Items from a data source =>
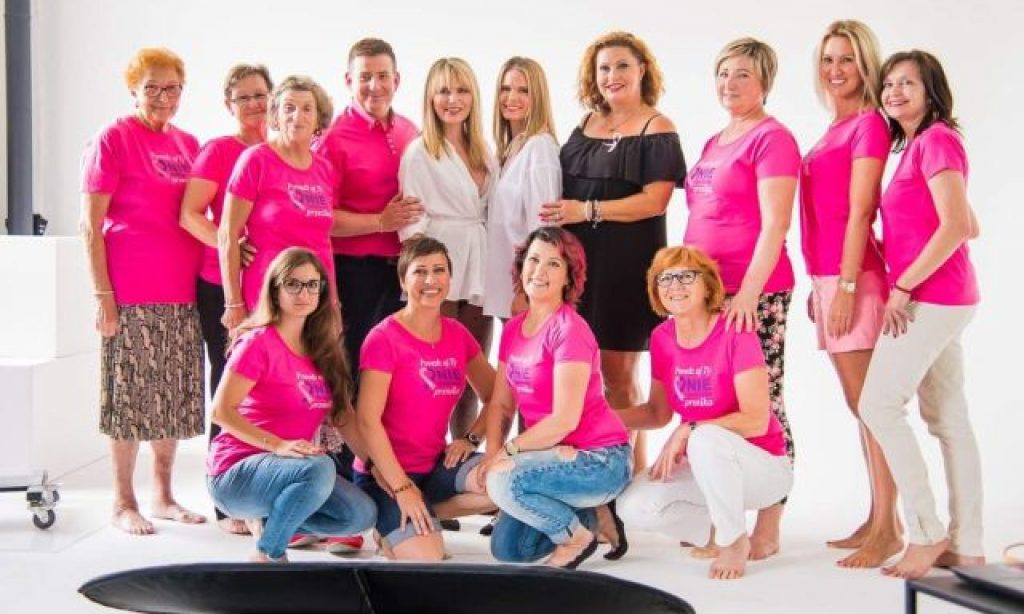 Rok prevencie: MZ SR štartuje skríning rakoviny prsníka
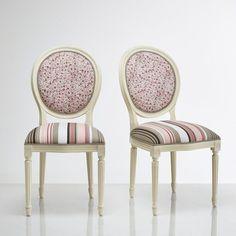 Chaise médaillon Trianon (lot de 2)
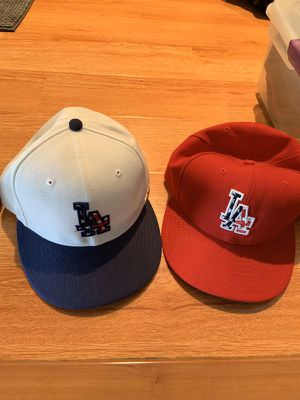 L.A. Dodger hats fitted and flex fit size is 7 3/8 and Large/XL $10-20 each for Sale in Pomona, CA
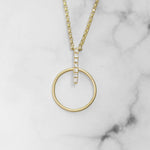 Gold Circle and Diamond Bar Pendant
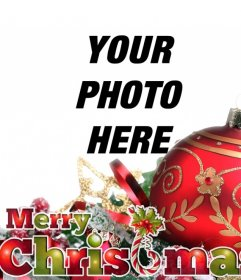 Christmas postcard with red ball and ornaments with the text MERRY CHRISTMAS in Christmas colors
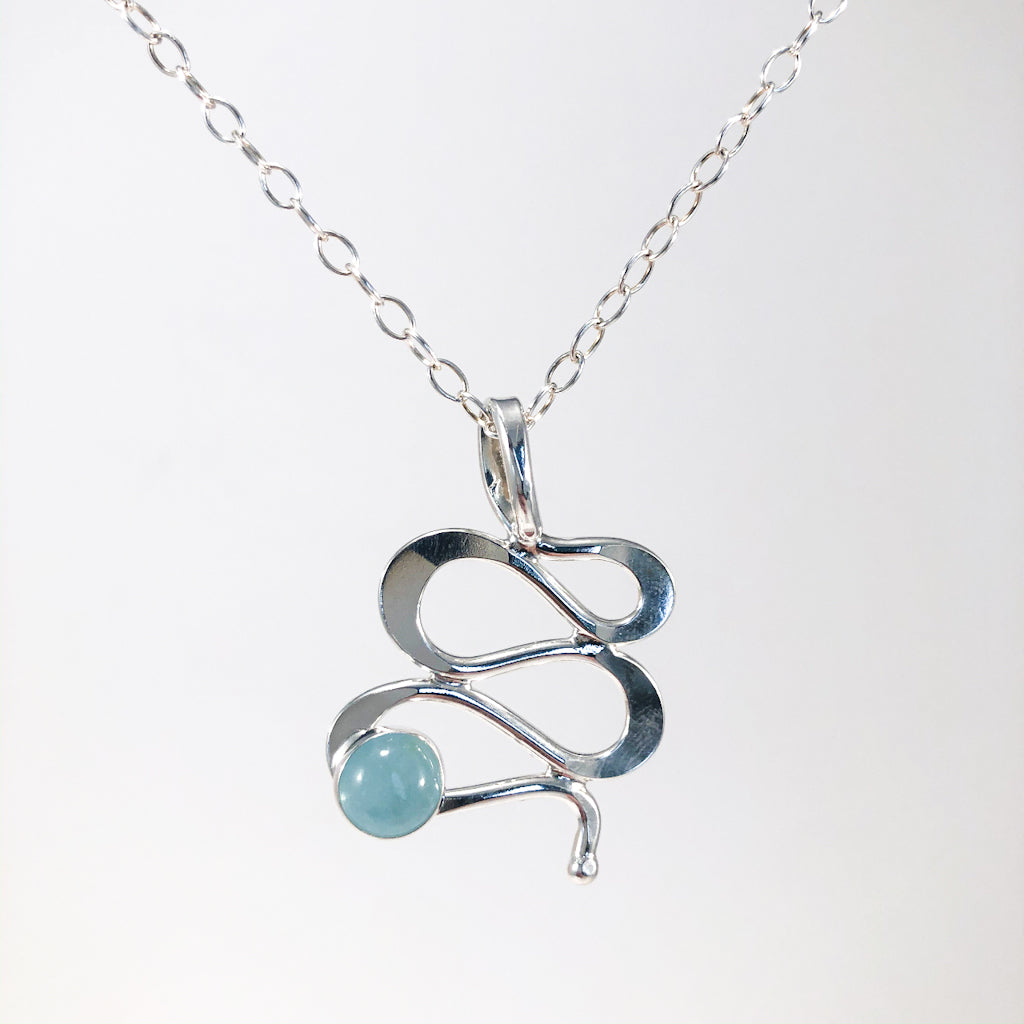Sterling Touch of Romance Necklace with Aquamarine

Prompt => What is needed is an exact copy of each line from the top of the data above through the line containing "Christmas postcard with", with no pictures.

Finished exercise =>
 Rok prevencie: MZ SR štartuje skríning rakoviny prsníka
 Chaise médaillon Trianon (lot de 2)
 L.A. Dodger hats fitted and flex fit size is 7 3/8 and Large/XL $10-20 each for Sale in Pomona, CA
 Gold Circle and Diamond Bar Pendant
 Christmas postcard with red ball and ornaments with the text MERRY CHRISTMAS in Christmas colors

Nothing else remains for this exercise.